--- BLOC DE TEXTE ---

Procédure devant la cour :
Par une requête enregistrée le 3 février 2020, M. C..., représenté par Me A..., demande à la cour :
1°) d'annuler le jugement du tribunal administratif de Dijon du 11 décembre 2019 ;
2°) d'annuler les décisions susmentionnées pour excès de pouvoir ;
3°) d'enjoindre au préfet de Saône-et-Loire de lui délivrer un certificat de résidence portant la mention " salarié ", subsidiairement une autorisation provisoire de séjour, dans le délai de trente jours à compter de la notification de la décision à intervenir, sous astreinte de 200 euros par jour de retard ;
4°) de mettre à la charge de l'Etat la somme de 2 500 euros au titre de l'article L. 761-1 du code de justice administrative.
Il soutient que :
- la décision implicite rejetant son recours gracieux n'est pas motivée, en méconnaissance des dispositions de l'article L. 211-2 du code des relations entre le public et l'administration, alors qu'il doit être regardé comme ayant demandé l'indication des motifs de cette décision implicite ;
- le refus de l'admettre au séjour méconnaît les dispositions de l'article L. 313-15 du code de l'entrée et du séjour des étrangers et du droit d'asile ;
- les dispositions du 2° de l'article L. 313-11 du code de l'entrée et du séjour des étrangers et du droit d'asile ont été méconnues ;
- les stipulations de l'article 8 de la convention européenne de sauvegarde des droits de l'homme et des libertés fondamentales ont été méconnues ;
- la décision attaquée est entachée d'une erreur manifeste d'appréciation au regard de ses conséquences sur sa situation personnelle.
Les parties ont été informées, en application des dispositions de l'article R. 611-7 du code de justice administrative, que l'arrêt était susceptible d'être fondé sur des moyens relevés d'office, tirés, d'une part, de l'irrégularité du jugement attaqué en ce que le tribunal a omis de soulever d'office un moyen d'ordre public et, d'autre part, de la substitution, comme base légale de la décision contestée, du pouvoir dont dispose le préfet de régulariser la situation d'un étranger au 2° bis de l'article L. 313-11 du code de l'entrée et du séjour des étrangers et du droit d'asile, inapplicable aux ressortissants algériens, dès lors que le préfet de Saône-et-Loire disposait du même pouvoir d'appréciation et que M. C... n'a été privé d'aucune garantie.
La requête a été communiquée au préfet de la Loire qui n'a pas produit de mémoire.
La demande d'aide juridictionnelle présentée par M. C... a été rejetée par une décision du bureau d'aide juridictionnelle du 17 juin 2020.
Vu les autres pièces du dossier ;
Vu :
- la convention européenne de sauvegarde des droits de l'homme et des libertés fondamentales ;
- l'accord franco-algérien du 27 décembre 1968, relatif à la circulation, à l'emploi et au séjour des ressortissants algériens et de leurs familles ;
- le code de l'entrée et du séjour des étrangers et du droit d'asile ;
- la loi n° 91-647 du 10 juillet 1991 ;
- le code de justice administrative.
Le président de la formation de jugement a dispensé le rapporteur public, sur sa proposition, de prononcer des conclusions à l'audience.
Les parties ont été régulièrement averties du jour de l'audience.

--- MATÉRIAU ---

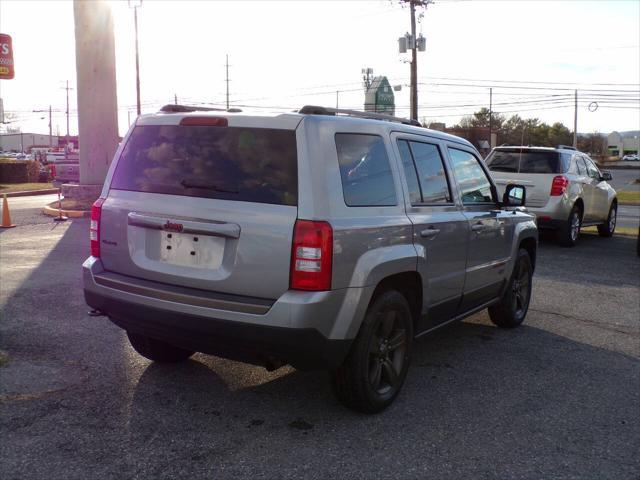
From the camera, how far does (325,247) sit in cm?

---

**TRAVAIL DEMANDÉ:**
A) Répondez d'après le bloc de texte, une réponse par ligne, numérotée comme la question :
(i) Quelle somme M. C... demande-t-il de mettre à la charge de l'Etat au titre de l'article L. 761-1 du code de justice administrative ?
(ii) Quel montant d'astreinte par jour de retard est demandé à l'encontre du préfet de Saône-et-Loire ?
(iii) À quelle date le bureau d'aide juridictionnelle a-t-il rejeté la demande présentée par M. C... ?
B) Reproduisez mot pour mot le passage du bloc de texte qui débute aux mots « La demande d'aide » et se termine après les mots « le code de justice administrative. ».

**RÉSULTATS ATTENDUS:**
A)
(i) 2 500 euros
(ii) 200 euros
(iii) Le 17 juin 2020

B)
La demande d'aide juridictionnelle présentée par M. C... a été rejetée par une décision du bureau d'aide juridictionnelle du 17 juin 2020.
Vu les autres pièces du dossier ;
Vu :
- la convention européenne de sauvegarde des droits de l'homme et des libertés fondamentales ;
- l'accord franco-algérien du 27 décembre 1968, relatif à la circulation, à l'emploi et au séjour des ressortissants algériens et de leurs familles ;
- le code de l'entrée et du séjour des étrangers et du droit d'asile ;
- la loi n° 91-647 du 10 juillet 1991 ;
- le code de justice administrative.